◆ **FRAGMENTO DEL DOCUMENTO**:
+ + + + +
De nuevo bajo la lupa internacional por desviar un vuelo comercial, en el pasado ni las manifestaciones masivas, ni las sanciones internacionales fueron suficientes para convencerlo de que era hora de partir. Con apenas 67 años, Lukashenko dirige con mano de hierro su país desde 1994, dos años menos que su homólogo tayiko, Emomali Rahmon, recordman del espacio posoviético.
Como siempre, volvió a acordarse su score tradicional: 80% de los votos, una cifra que sus administrados recibieron como una bofetada. Como siempre también, las gigantescas manifestaciones que sus matracas no conseguían dispersar lo dejaron imperturbable, mientras que la televisión, controlada por los “especialistas” llegados de Rusia, nunca mostraron un atisbo de realidad.
Justamente, en medio de esa turbulencia popular, donde incluso los obreros de las fábricas de vehículos agrícolas y militares —fieles entre los fieles— parecieron abandonarlo, la permanencia del autócrata en el poder respondió al apoyo de Moscú y a la lealtad indefectible de sus fuerzas de seguridad y sus servicios secretos (KGB), los mismos que organizaron anteayer el secuestro del avión de la empresa Ryanair para apoderarse del joven opositor de 26 años, Roman Protassevitch.
+ + + + +
◆ **EXTRACTOS DE DATOS**:
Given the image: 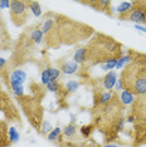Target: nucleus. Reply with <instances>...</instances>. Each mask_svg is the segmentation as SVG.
<instances>
[{
  "label": "nucleus",
  "mask_w": 146,
  "mask_h": 147,
  "mask_svg": "<svg viewBox=\"0 0 146 147\" xmlns=\"http://www.w3.org/2000/svg\"><path fill=\"white\" fill-rule=\"evenodd\" d=\"M11 145L9 140V128L5 121L0 119V147H9Z\"/></svg>",
  "instance_id": "4468645a"
},
{
  "label": "nucleus",
  "mask_w": 146,
  "mask_h": 147,
  "mask_svg": "<svg viewBox=\"0 0 146 147\" xmlns=\"http://www.w3.org/2000/svg\"><path fill=\"white\" fill-rule=\"evenodd\" d=\"M86 48V62L82 69L87 71L95 65H101L110 61H118L124 57V48L115 38L102 33H96L91 36Z\"/></svg>",
  "instance_id": "f03ea898"
},
{
  "label": "nucleus",
  "mask_w": 146,
  "mask_h": 147,
  "mask_svg": "<svg viewBox=\"0 0 146 147\" xmlns=\"http://www.w3.org/2000/svg\"><path fill=\"white\" fill-rule=\"evenodd\" d=\"M0 112H3L5 118L20 123V113L16 109L11 98L3 91H0Z\"/></svg>",
  "instance_id": "6e6552de"
},
{
  "label": "nucleus",
  "mask_w": 146,
  "mask_h": 147,
  "mask_svg": "<svg viewBox=\"0 0 146 147\" xmlns=\"http://www.w3.org/2000/svg\"><path fill=\"white\" fill-rule=\"evenodd\" d=\"M55 143L59 147H99V145L92 138H84L79 133L74 122H71L63 128V132L57 138Z\"/></svg>",
  "instance_id": "20e7f679"
},
{
  "label": "nucleus",
  "mask_w": 146,
  "mask_h": 147,
  "mask_svg": "<svg viewBox=\"0 0 146 147\" xmlns=\"http://www.w3.org/2000/svg\"><path fill=\"white\" fill-rule=\"evenodd\" d=\"M10 18L15 26L24 25L29 16V1L13 0L10 1Z\"/></svg>",
  "instance_id": "423d86ee"
},
{
  "label": "nucleus",
  "mask_w": 146,
  "mask_h": 147,
  "mask_svg": "<svg viewBox=\"0 0 146 147\" xmlns=\"http://www.w3.org/2000/svg\"><path fill=\"white\" fill-rule=\"evenodd\" d=\"M26 78V73L23 71V69H16V71L11 72L9 74L8 79V84L10 86L11 91H13V94H14L16 98L19 97H23L24 96V88H23V83H24Z\"/></svg>",
  "instance_id": "1a4fd4ad"
},
{
  "label": "nucleus",
  "mask_w": 146,
  "mask_h": 147,
  "mask_svg": "<svg viewBox=\"0 0 146 147\" xmlns=\"http://www.w3.org/2000/svg\"><path fill=\"white\" fill-rule=\"evenodd\" d=\"M132 58L120 74V84L124 91L135 97L146 93V54L132 52Z\"/></svg>",
  "instance_id": "7ed1b4c3"
},
{
  "label": "nucleus",
  "mask_w": 146,
  "mask_h": 147,
  "mask_svg": "<svg viewBox=\"0 0 146 147\" xmlns=\"http://www.w3.org/2000/svg\"><path fill=\"white\" fill-rule=\"evenodd\" d=\"M102 147H120V146L114 145V143H108V145H105V146H102Z\"/></svg>",
  "instance_id": "7c9ffc66"
},
{
  "label": "nucleus",
  "mask_w": 146,
  "mask_h": 147,
  "mask_svg": "<svg viewBox=\"0 0 146 147\" xmlns=\"http://www.w3.org/2000/svg\"><path fill=\"white\" fill-rule=\"evenodd\" d=\"M53 127L51 126V123H49L48 121H43L42 123V127H41V133H43V135H49V133L52 132Z\"/></svg>",
  "instance_id": "b1692460"
},
{
  "label": "nucleus",
  "mask_w": 146,
  "mask_h": 147,
  "mask_svg": "<svg viewBox=\"0 0 146 147\" xmlns=\"http://www.w3.org/2000/svg\"><path fill=\"white\" fill-rule=\"evenodd\" d=\"M55 24L51 32L44 34L45 45L57 49L61 45H72L86 40L95 34L93 28L76 22L67 16L54 14Z\"/></svg>",
  "instance_id": "f257e3e1"
},
{
  "label": "nucleus",
  "mask_w": 146,
  "mask_h": 147,
  "mask_svg": "<svg viewBox=\"0 0 146 147\" xmlns=\"http://www.w3.org/2000/svg\"><path fill=\"white\" fill-rule=\"evenodd\" d=\"M81 4L83 5H88L91 6V8H93L95 10H98V11H102L105 13V14H107L110 16H112L111 11V1H108V0H95V1H79Z\"/></svg>",
  "instance_id": "f8f14e48"
},
{
  "label": "nucleus",
  "mask_w": 146,
  "mask_h": 147,
  "mask_svg": "<svg viewBox=\"0 0 146 147\" xmlns=\"http://www.w3.org/2000/svg\"><path fill=\"white\" fill-rule=\"evenodd\" d=\"M132 125V146L146 145V122H135Z\"/></svg>",
  "instance_id": "9b49d317"
},
{
  "label": "nucleus",
  "mask_w": 146,
  "mask_h": 147,
  "mask_svg": "<svg viewBox=\"0 0 146 147\" xmlns=\"http://www.w3.org/2000/svg\"><path fill=\"white\" fill-rule=\"evenodd\" d=\"M78 87H79V83L77 81H68L67 83H66L64 88H66V91H67L68 93H71V92H76V91H77Z\"/></svg>",
  "instance_id": "412c9836"
},
{
  "label": "nucleus",
  "mask_w": 146,
  "mask_h": 147,
  "mask_svg": "<svg viewBox=\"0 0 146 147\" xmlns=\"http://www.w3.org/2000/svg\"><path fill=\"white\" fill-rule=\"evenodd\" d=\"M48 71H49V76H51V79H54V81H58L59 76H61V73H59V69L51 68V67H49V68H48Z\"/></svg>",
  "instance_id": "bb28decb"
},
{
  "label": "nucleus",
  "mask_w": 146,
  "mask_h": 147,
  "mask_svg": "<svg viewBox=\"0 0 146 147\" xmlns=\"http://www.w3.org/2000/svg\"><path fill=\"white\" fill-rule=\"evenodd\" d=\"M116 64H117V61H110L107 63H103V64H101V68L103 69V71H111V69H114Z\"/></svg>",
  "instance_id": "a878e982"
},
{
  "label": "nucleus",
  "mask_w": 146,
  "mask_h": 147,
  "mask_svg": "<svg viewBox=\"0 0 146 147\" xmlns=\"http://www.w3.org/2000/svg\"><path fill=\"white\" fill-rule=\"evenodd\" d=\"M132 8V1H124L117 6V11H118V16L125 15L130 11V9Z\"/></svg>",
  "instance_id": "6ab92c4d"
},
{
  "label": "nucleus",
  "mask_w": 146,
  "mask_h": 147,
  "mask_svg": "<svg viewBox=\"0 0 146 147\" xmlns=\"http://www.w3.org/2000/svg\"><path fill=\"white\" fill-rule=\"evenodd\" d=\"M9 140H10L11 143H15V142L19 141V133L14 127H10V128H9Z\"/></svg>",
  "instance_id": "5701e85b"
},
{
  "label": "nucleus",
  "mask_w": 146,
  "mask_h": 147,
  "mask_svg": "<svg viewBox=\"0 0 146 147\" xmlns=\"http://www.w3.org/2000/svg\"><path fill=\"white\" fill-rule=\"evenodd\" d=\"M29 10L35 16H41V14H42V8L38 1H29Z\"/></svg>",
  "instance_id": "aec40b11"
},
{
  "label": "nucleus",
  "mask_w": 146,
  "mask_h": 147,
  "mask_svg": "<svg viewBox=\"0 0 146 147\" xmlns=\"http://www.w3.org/2000/svg\"><path fill=\"white\" fill-rule=\"evenodd\" d=\"M61 133H62V129L59 128V127H55L54 129H52V132L49 133L47 137H48V140H49L51 142H55V141H57L58 137L61 136Z\"/></svg>",
  "instance_id": "4be33fe9"
},
{
  "label": "nucleus",
  "mask_w": 146,
  "mask_h": 147,
  "mask_svg": "<svg viewBox=\"0 0 146 147\" xmlns=\"http://www.w3.org/2000/svg\"><path fill=\"white\" fill-rule=\"evenodd\" d=\"M78 63H76L74 61H69V62H64L61 65V71L64 74H73V73L78 72Z\"/></svg>",
  "instance_id": "2eb2a0df"
},
{
  "label": "nucleus",
  "mask_w": 146,
  "mask_h": 147,
  "mask_svg": "<svg viewBox=\"0 0 146 147\" xmlns=\"http://www.w3.org/2000/svg\"><path fill=\"white\" fill-rule=\"evenodd\" d=\"M49 82H51V76H49L48 68L47 69H43V72H42V84L47 86Z\"/></svg>",
  "instance_id": "393cba45"
},
{
  "label": "nucleus",
  "mask_w": 146,
  "mask_h": 147,
  "mask_svg": "<svg viewBox=\"0 0 146 147\" xmlns=\"http://www.w3.org/2000/svg\"><path fill=\"white\" fill-rule=\"evenodd\" d=\"M135 28H136V29H139L140 32L146 33V28H144V26H141V25H135Z\"/></svg>",
  "instance_id": "c85d7f7f"
},
{
  "label": "nucleus",
  "mask_w": 146,
  "mask_h": 147,
  "mask_svg": "<svg viewBox=\"0 0 146 147\" xmlns=\"http://www.w3.org/2000/svg\"><path fill=\"white\" fill-rule=\"evenodd\" d=\"M16 99H18L19 105L22 106V109L24 112L25 117L28 118L29 123L36 131L41 132V127L43 123V113H44L41 99L32 96H23Z\"/></svg>",
  "instance_id": "39448f33"
},
{
  "label": "nucleus",
  "mask_w": 146,
  "mask_h": 147,
  "mask_svg": "<svg viewBox=\"0 0 146 147\" xmlns=\"http://www.w3.org/2000/svg\"><path fill=\"white\" fill-rule=\"evenodd\" d=\"M117 76H116V73L114 71H110L107 74H106L103 78H101V89L105 88V91H112V88L115 87L116 84V81H117Z\"/></svg>",
  "instance_id": "ddd939ff"
},
{
  "label": "nucleus",
  "mask_w": 146,
  "mask_h": 147,
  "mask_svg": "<svg viewBox=\"0 0 146 147\" xmlns=\"http://www.w3.org/2000/svg\"><path fill=\"white\" fill-rule=\"evenodd\" d=\"M95 125L93 123H89V125H84V126H82L81 128H79V133H81L82 136L84 137V138H91V136H92V133H93L95 131Z\"/></svg>",
  "instance_id": "dca6fc26"
},
{
  "label": "nucleus",
  "mask_w": 146,
  "mask_h": 147,
  "mask_svg": "<svg viewBox=\"0 0 146 147\" xmlns=\"http://www.w3.org/2000/svg\"><path fill=\"white\" fill-rule=\"evenodd\" d=\"M121 20H130L136 23V25L144 23L146 19V0H135L132 1V8L125 15L118 16Z\"/></svg>",
  "instance_id": "0eeeda50"
},
{
  "label": "nucleus",
  "mask_w": 146,
  "mask_h": 147,
  "mask_svg": "<svg viewBox=\"0 0 146 147\" xmlns=\"http://www.w3.org/2000/svg\"><path fill=\"white\" fill-rule=\"evenodd\" d=\"M145 24H146V19H145Z\"/></svg>",
  "instance_id": "2f4dec72"
},
{
  "label": "nucleus",
  "mask_w": 146,
  "mask_h": 147,
  "mask_svg": "<svg viewBox=\"0 0 146 147\" xmlns=\"http://www.w3.org/2000/svg\"><path fill=\"white\" fill-rule=\"evenodd\" d=\"M5 63H6V61L4 58H0V68H3V67L5 65Z\"/></svg>",
  "instance_id": "c756f323"
},
{
  "label": "nucleus",
  "mask_w": 146,
  "mask_h": 147,
  "mask_svg": "<svg viewBox=\"0 0 146 147\" xmlns=\"http://www.w3.org/2000/svg\"><path fill=\"white\" fill-rule=\"evenodd\" d=\"M73 61L76 63H78V64H84L86 62V48H79L77 49V52L74 53V55H73Z\"/></svg>",
  "instance_id": "f3484780"
},
{
  "label": "nucleus",
  "mask_w": 146,
  "mask_h": 147,
  "mask_svg": "<svg viewBox=\"0 0 146 147\" xmlns=\"http://www.w3.org/2000/svg\"><path fill=\"white\" fill-rule=\"evenodd\" d=\"M118 98H120V102L122 103V105L127 106V105H132V102H134V99H135V96L124 91V92H121V94H120Z\"/></svg>",
  "instance_id": "a211bd4d"
},
{
  "label": "nucleus",
  "mask_w": 146,
  "mask_h": 147,
  "mask_svg": "<svg viewBox=\"0 0 146 147\" xmlns=\"http://www.w3.org/2000/svg\"><path fill=\"white\" fill-rule=\"evenodd\" d=\"M130 115L134 117V123L146 122V93L135 97L130 109Z\"/></svg>",
  "instance_id": "9d476101"
},
{
  "label": "nucleus",
  "mask_w": 146,
  "mask_h": 147,
  "mask_svg": "<svg viewBox=\"0 0 146 147\" xmlns=\"http://www.w3.org/2000/svg\"><path fill=\"white\" fill-rule=\"evenodd\" d=\"M5 8H10V1H8V0L0 1V9H5Z\"/></svg>",
  "instance_id": "cd10ccee"
}]
</instances>
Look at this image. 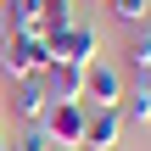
+ + + + +
◆ **EJERCICIO BREVE 1**:
Enumere todas las personas que aparecen mencionadas por su nombre en el fragmento sobre Lukashenko.
◆ **EJERCICIO BREVE 2**:
Resuma el fragmento sobre Lukashenko en dos oraciones.
◆ **EJERCICIO BREVE 3**:
Transcriba del fragmento sobre Lukashenko todo el pasaje que va desde "Como siempre, volvió" hasta "años, Roman Protassevitch.".

◆ **RESPUESTA CORRECTA 1**:
- Lukashenko
- Emomali Rahmon
- Roman Protassevitch

◆ **RESPUESTA CORRECTA 2**:
Lukashenko, de 67 años, dirige su país con mano de hierro desde 1994 y ni las manifestaciones masivas ni las sanciones internacionales lo han convencido de dejar el poder. Su permanencia responde al apoyo de Moscú y a la lealtad de sus fuerzas de seguridad y de sus servicios secretos, los mismos que organizaron el secuestro de un avión de Ryanair para apoderarse del opositor Roman Protassevitch.

◆ **RESPUESTA CORRECTA 3**:
Como siempre, volvió a acordarse su score tradicional: 80% de los votos, una cifra que sus administrados recibieron como una bofetada. Como siempre también, las gigantescas manifestaciones que sus matracas no conseguían dispersar lo dejaron imperturbable, mientras que la televisión, controlada por los “especialistas” llegados de Rusia, nunca mostraron un atisbo de realidad.
Justamente, en medio de esa turbulencia popular, donde incluso los obreros de las fábricas de vehículos agrícolas y militares —fieles entre los fieles— parecieron abandonarlo, la permanencia del autócrata en el poder respondió al apoyo de Moscú y a la lealtad indefectible de sus fuerzas de seguridad y sus servicios secretos (KGB), los mismos que organizaron anteayer el secuestro del avión de la empresa Ryanair para apoderarse del joven opositor de 26 años, Roman Protassevitch.